Menavigasi kendaraan otonom melalui distrik keuangan Lujiazui Shanghai, di mana gedung pencakar langit menjulang 400 meter dan menciptakan multipath sinyal satelit yang parah, adalah salah satu tes yang paling menuntut untuk sistem penentuan posisi apa pun. Sebuah startup mengemudi otonom lokal berangkat untuk memecahkan tantangan ini, membutuhkan akurasi tingkat jalur (di bawah 30cm) untuk pengoperasian yang aman dalam lalu lintas yang padat.
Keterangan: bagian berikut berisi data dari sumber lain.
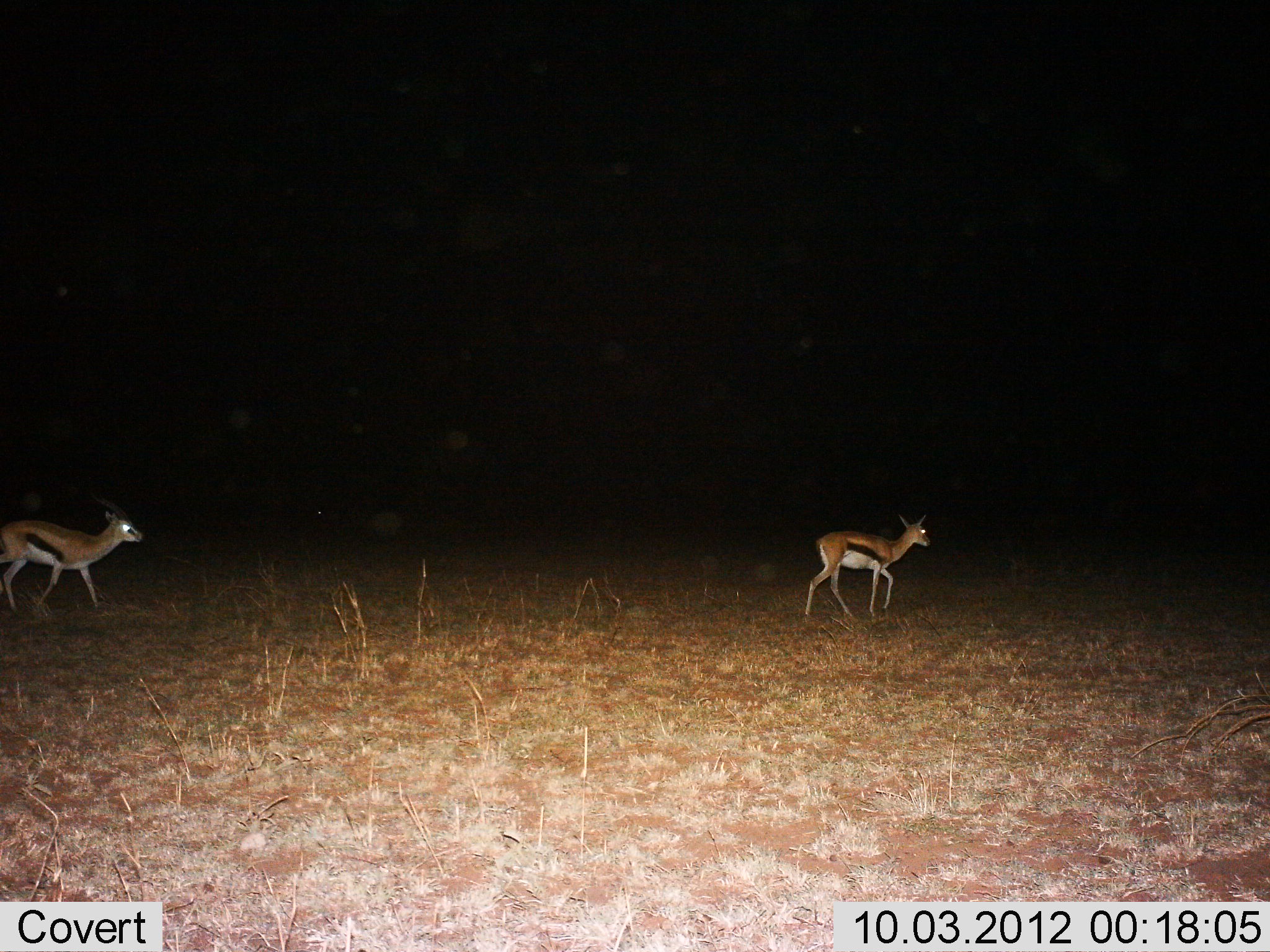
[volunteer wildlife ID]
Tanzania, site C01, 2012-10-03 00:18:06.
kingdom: Animalia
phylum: Chordata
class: Mammalia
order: Artiodactyla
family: Bovidae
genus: Eudorcas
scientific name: Eudorcas thomsonii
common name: thomson's gazelle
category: gazellethomsons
Gazellethomsons (thomson's gazelle) (Eudorcas thomsonii), count 2. Behavior (volunteer vote fractions): standing 0%, resting 0%, moving 100%, interacting 0%. Young present (vote fraction): 10%. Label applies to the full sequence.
Setelah evaluasi ekstensif terhadap teknologi GNSS yang tersedia, tim memilih Jumpstarpenerima GNSS multi-band dengan fusi IMU, memanfaatkan pelacakan tiga frekuensi L1/L2/L5 dan algoritme kopling ketat untuk menjaga akurasi bahkan ketika visibilitas satelit turun di bawah ambang batas yang diperlukan oleh sistem RTK konvensional.
Masalah Ngarai Perkotaan
Inti perkotaan Shanghai menghadirkan skenario terburuk untuk pemosisian GNSS. Dinding tirai kaca memantulkan sinyal satelit dengan penundaan melebihi 100 meter, sementara bayangan bangunan menghalangi hingga 80% langit selama mengemudi di tingkat jalan. Penerima GPS sistem ganda standar dalam armada uji menghasilkan kesalahan horizontal melebihi 5 meter, sangat tidak memadai untuk menjaga jalur dan navigasi persimpangan.
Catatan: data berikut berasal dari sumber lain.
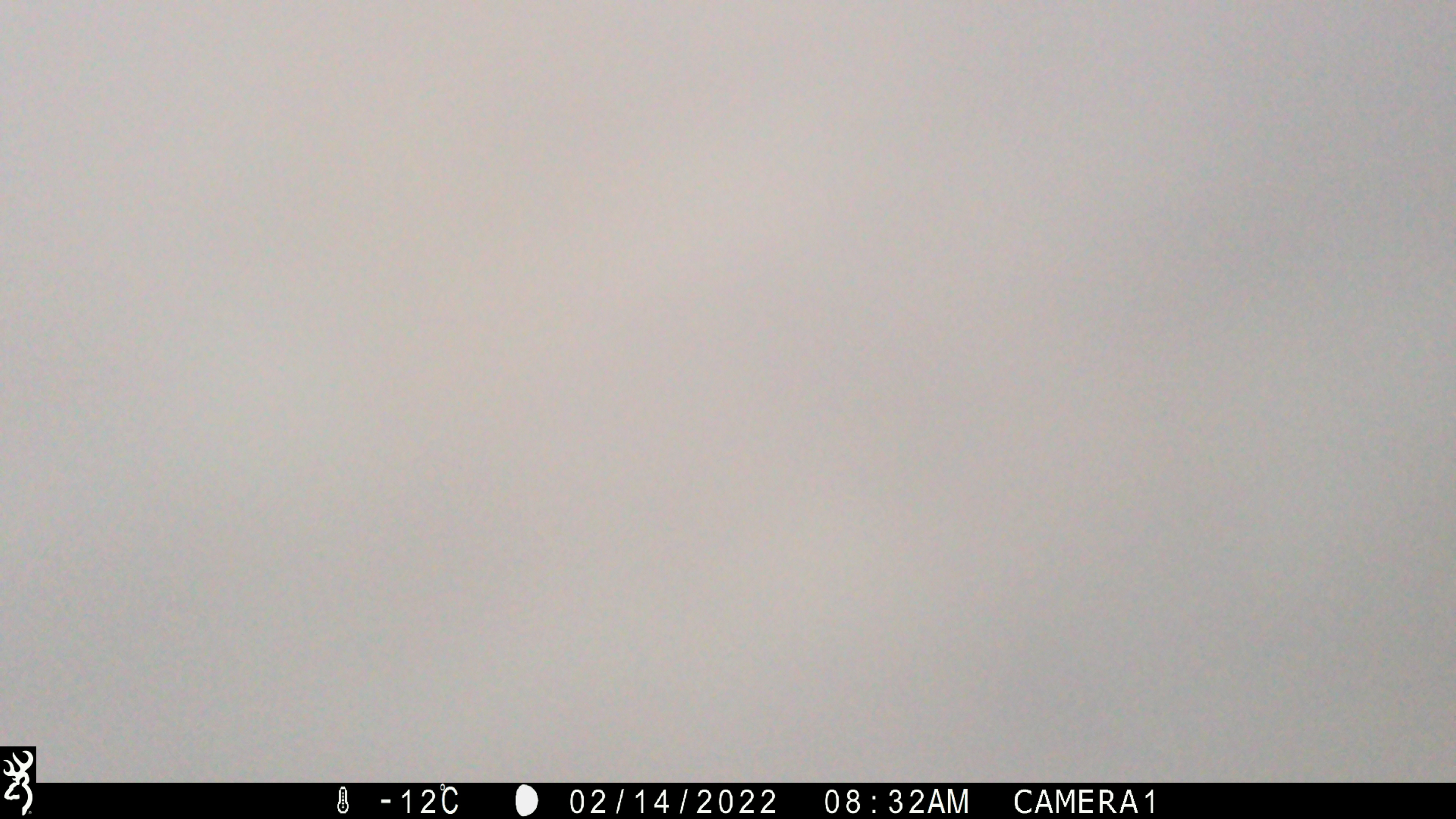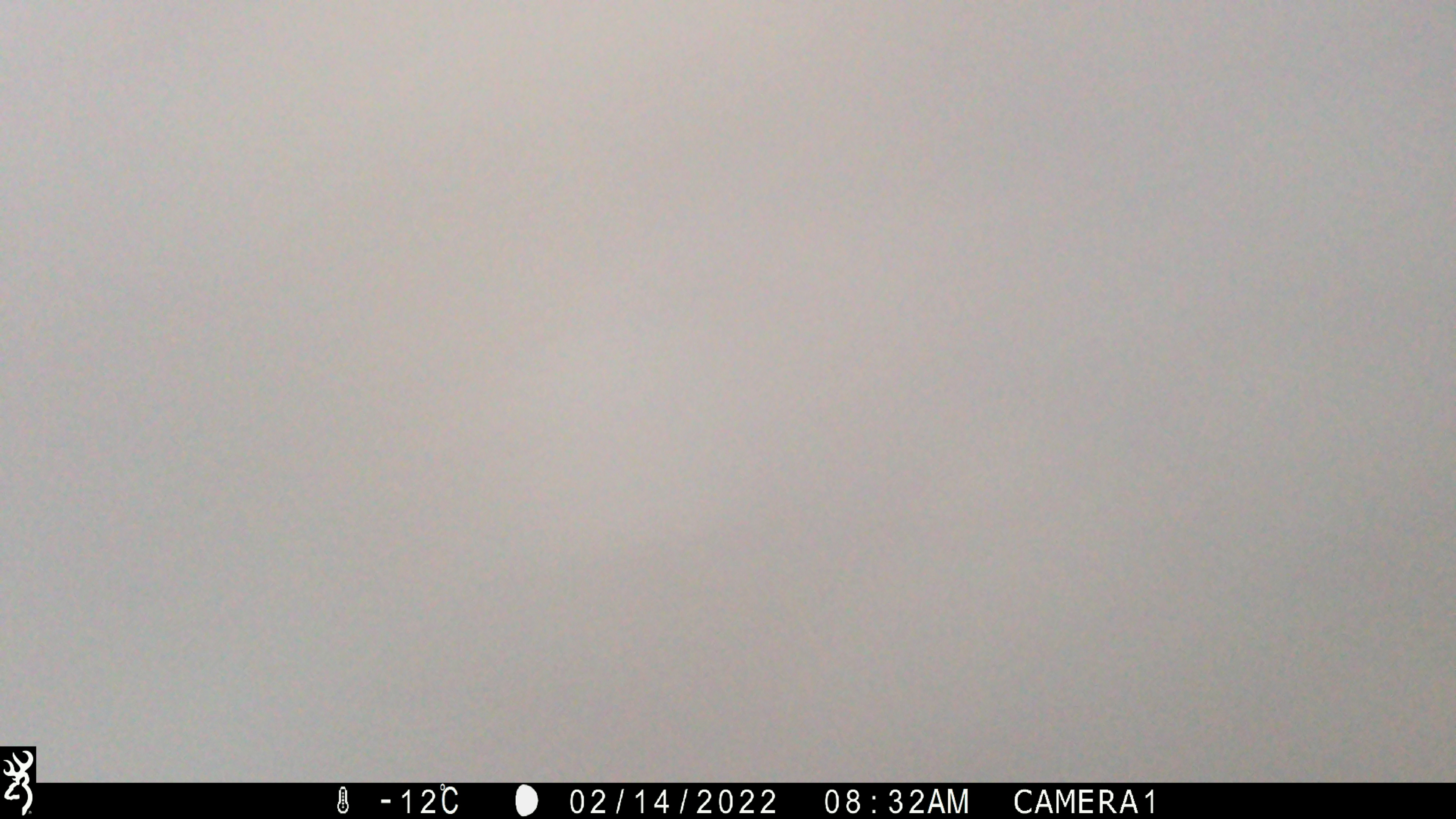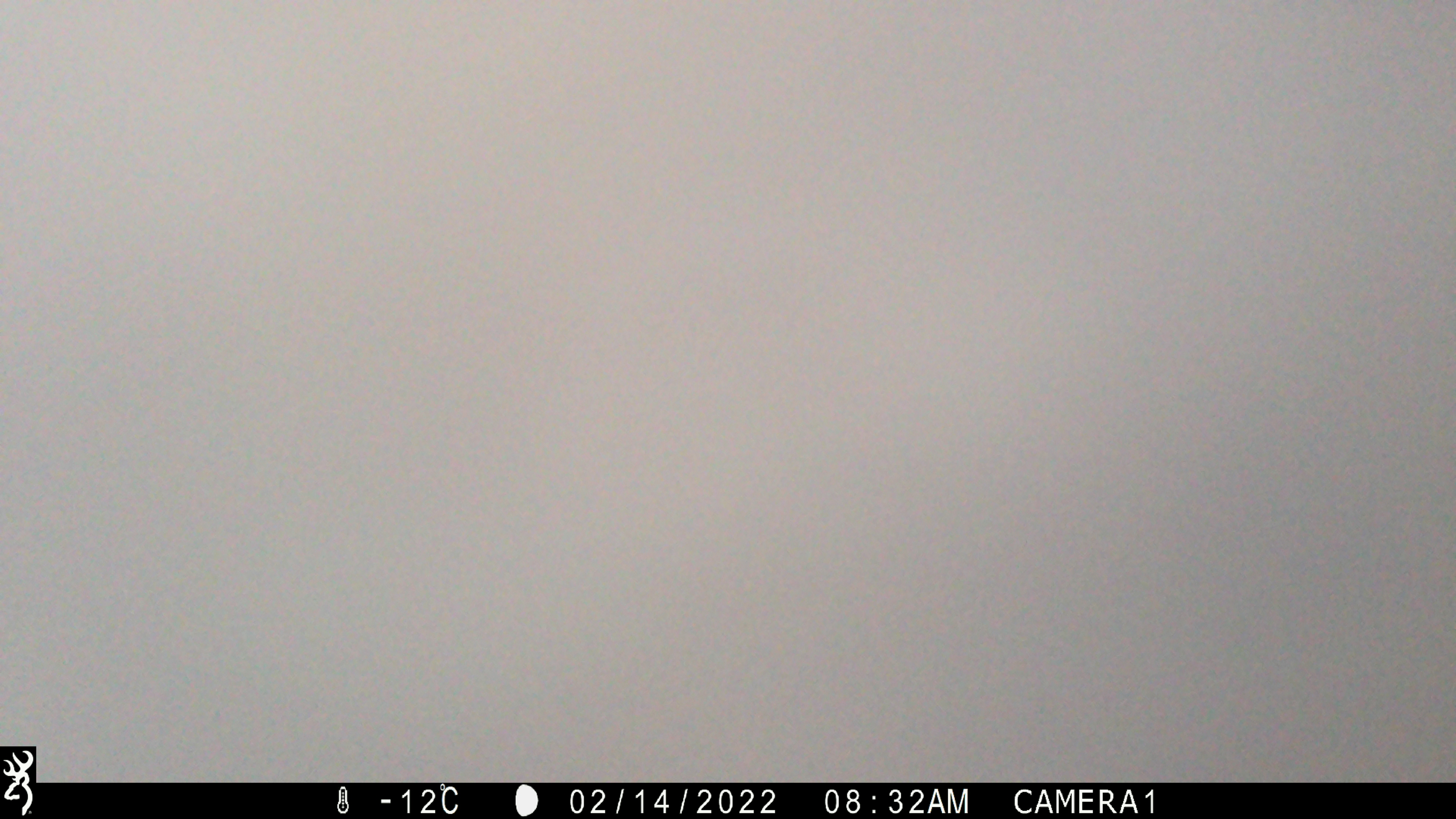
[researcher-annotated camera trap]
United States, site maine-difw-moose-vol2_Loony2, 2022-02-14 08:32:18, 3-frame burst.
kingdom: Animalia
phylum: Chordata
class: Mammalia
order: Artiodactyla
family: Cervidae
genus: Alces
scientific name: Alces alces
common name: moose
Moose (Alces alces).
- Interferensi Multipath:Sinyal yang dipantulkan dari fasad bangunan menciptakan jalur satelit hantu, merusak solusi posisi dengan bias yang tidak dapat diprediksi.
- Visibilitas Langit:Koridor jalan antara gedung pencakar langit membatasi satelit yang terlihat menjadi 4-6, seringkali di bawah 7+ yang diperlukan untuk perbaikan RTK yang andal.
- Stres Dinamis:Lalu lintas stop-and-go, tikungan tajam, dan sering berubah jalur menuntut pembaruan posisi latensi rendah dengan penyimpangan minimal.
- Persyaratan Keamanan:Standar keselamatan fungsional mengamanatkan pemantauan integritas berkelanjutan dengan deteksi kesalahan segera.
Kami menguji enam modul GNSS yang berbeda di tiga benua. Jumpstar adalah satu-satunya solusi yang mempertahankan akurasi sentimeter di persimpangan terburuk Lujiazui. Arsitektur multi-band membuat semua perbedaan.
Hasil dan Perluasan Armada
Dengan modul Jumpstar yang terintegrasi ke dalam tumpukan fusi sensor, armada uji tercapaiakurasi horizontal 2-3cmdalam kondisi langit terbuka dan dipeliharaakurasi sub-50cmbahkan selama urutan langit yang diblokir melalui koridor jalan seperti terowongan. Kopling ketat IMU menjembatani pemadaman GNSS hingga 30 detik tanpa penyimpangan posisi yang signifikan.
Setelah validasi yang berhasil, startup memperluas penyebaran ke 50 kendaraan yang beroperasi di distrik Pudong dan Hongkou Shanghai. Sistem ini telah mencatat lebih dari 2 juta kilometer mengemudi otonom tanpa pelepasan keselamatan terkait pemosisian.
Perusahaan sekarang bekerja sama dengan Jumpstar untuk mengevaluasi modul generasi berikutnya yang mendukung konstelasi GNSS tambahan yang direncanakan untuk penerapan 2027.